Friday, September 22, 2017

PBS Vietnam War Documentary - Response to Episode Five

            Episode Five of the Documentary, “This is What We Do” (July-December 1967) is the most telling so far about what is missing from the Burns/Novick film. It also is the most exhausting episode. Several friends have told me they have stopped watching the series, not because they were not interested or didn’t learn anything from watching, but because so much of the film footage is about battles.It’s almost as if the filmmakers became intoxicated with battle scenes and stories, and forgot what they claimed was the purpose of the film. (It will be very interesting to learn how the numbers of viewers of the series changes over the course of the ten episodes.)

            In their Introduction to the book, The Vietnam War, based on the film series, Ken Burns and Lynn Novick write, “It’s been more than forty years now, and. . .we have been unable to put that war behind us. The deep wounds it inflicted on our nation, our communities, our families, and our politics have festered.”  In presenting their goals for the film, they write, “Most important, we wanted to understand what the war was like on the battlefield and on the home front, and we wanted to find out why. . . Americans have been unable to have a civil conversation about one of the most consequential events in our history.” Reviewing the photographs and texts of the book and the film so far, I believe Burns and Novick have succeeded in helping us understand what it was like on the battlefield but fail to help us much on understanding the home front and why conversations about Vietnam are still so difficult.
+ + + +
» Exercise details:
Reproduce the entire response to Episode Five of the PBS Vietnam War documentary above, word for word.

Data records:
+ + + +
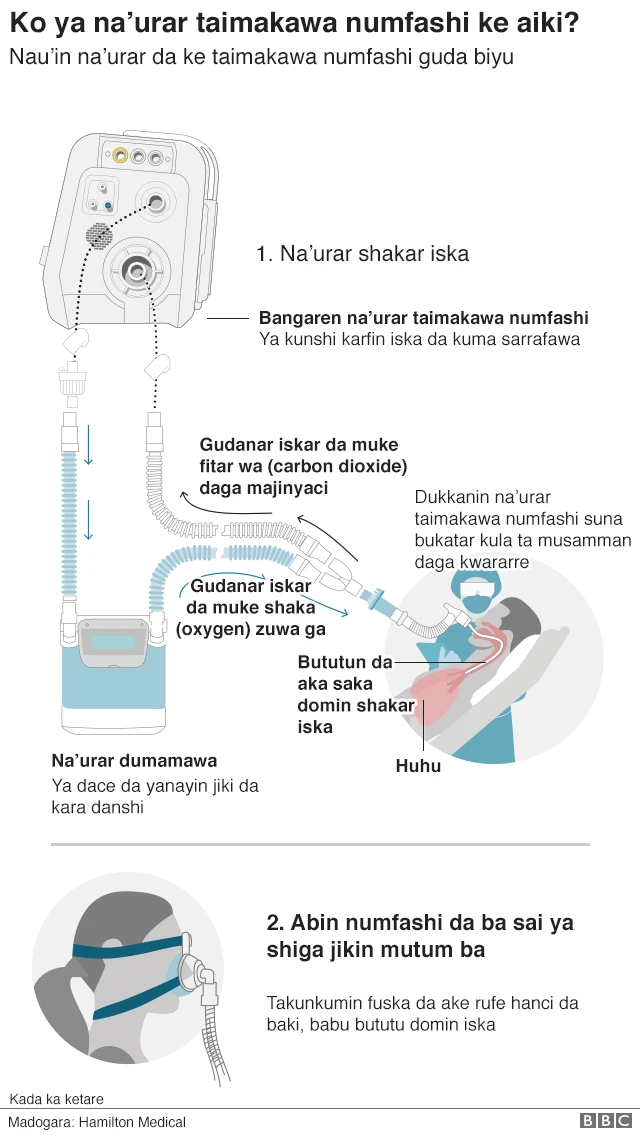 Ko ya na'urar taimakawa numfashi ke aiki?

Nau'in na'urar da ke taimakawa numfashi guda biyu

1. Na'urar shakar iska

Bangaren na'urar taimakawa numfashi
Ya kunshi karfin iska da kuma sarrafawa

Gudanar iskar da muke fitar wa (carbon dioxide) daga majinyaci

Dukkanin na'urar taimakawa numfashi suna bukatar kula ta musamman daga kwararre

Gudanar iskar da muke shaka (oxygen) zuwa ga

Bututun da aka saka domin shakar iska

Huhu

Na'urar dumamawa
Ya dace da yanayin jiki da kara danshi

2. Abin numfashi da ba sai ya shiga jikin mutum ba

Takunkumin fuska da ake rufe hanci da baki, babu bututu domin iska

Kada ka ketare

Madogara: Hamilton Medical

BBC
+ + + +
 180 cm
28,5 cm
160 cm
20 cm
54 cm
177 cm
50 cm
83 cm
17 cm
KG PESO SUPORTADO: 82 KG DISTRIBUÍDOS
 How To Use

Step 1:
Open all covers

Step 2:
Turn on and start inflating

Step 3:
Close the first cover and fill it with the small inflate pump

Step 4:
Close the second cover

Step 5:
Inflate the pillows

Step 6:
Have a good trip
+ + + +
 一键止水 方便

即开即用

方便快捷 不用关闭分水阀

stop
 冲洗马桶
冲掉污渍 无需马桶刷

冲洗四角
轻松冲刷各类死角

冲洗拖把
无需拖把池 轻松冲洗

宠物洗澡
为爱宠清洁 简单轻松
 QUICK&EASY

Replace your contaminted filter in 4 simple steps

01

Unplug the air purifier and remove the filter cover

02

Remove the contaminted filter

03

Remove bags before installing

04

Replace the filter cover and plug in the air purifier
+ + + +
» Result below:
Friday, September 22, 2017

PBS Vietnam War Documentary - Response to Episode Five

            Episode Five of the Documentary, “This is What We Do” (July-December 1967) is the most telling so far about what is missing from the Burns/Novick film. It also is the most exhausting episode. Several friends have told me they have stopped watching the series, not because they were not interested or didn’t learn anything from watching, but because so much of the film footage is about battles.It’s almost as if the filmmakers became intoxicated with battle scenes and stories, and forgot what they claimed was the purpose of the film. (It will be very interesting to learn how the numbers of viewers of the series changes over the course of the ten episodes.)

            In their Introduction to the book, The Vietnam War, based on the film series, Ken Burns and Lynn Novick write, “It’s been more than forty years now, and. . .we have been unable to put that war behind us. The deep wounds it inflicted on our nation, our communities, our families, and our politics have festered.”  In presenting their goals for the film, they write, “Most important, we wanted to understand what the war was like on the battlefield and on the home front, and we wanted to find out why. . . Americans have been unable to have a civil conversation about one of the most consequential events in our history.” Reviewing the photographs and texts of the book and the film so far, I believe Burns and Novick have succeeded in helping us understand what it was like on the battlefield but fail to help us much on understanding the home front and why conversations about Vietnam are still so difficult.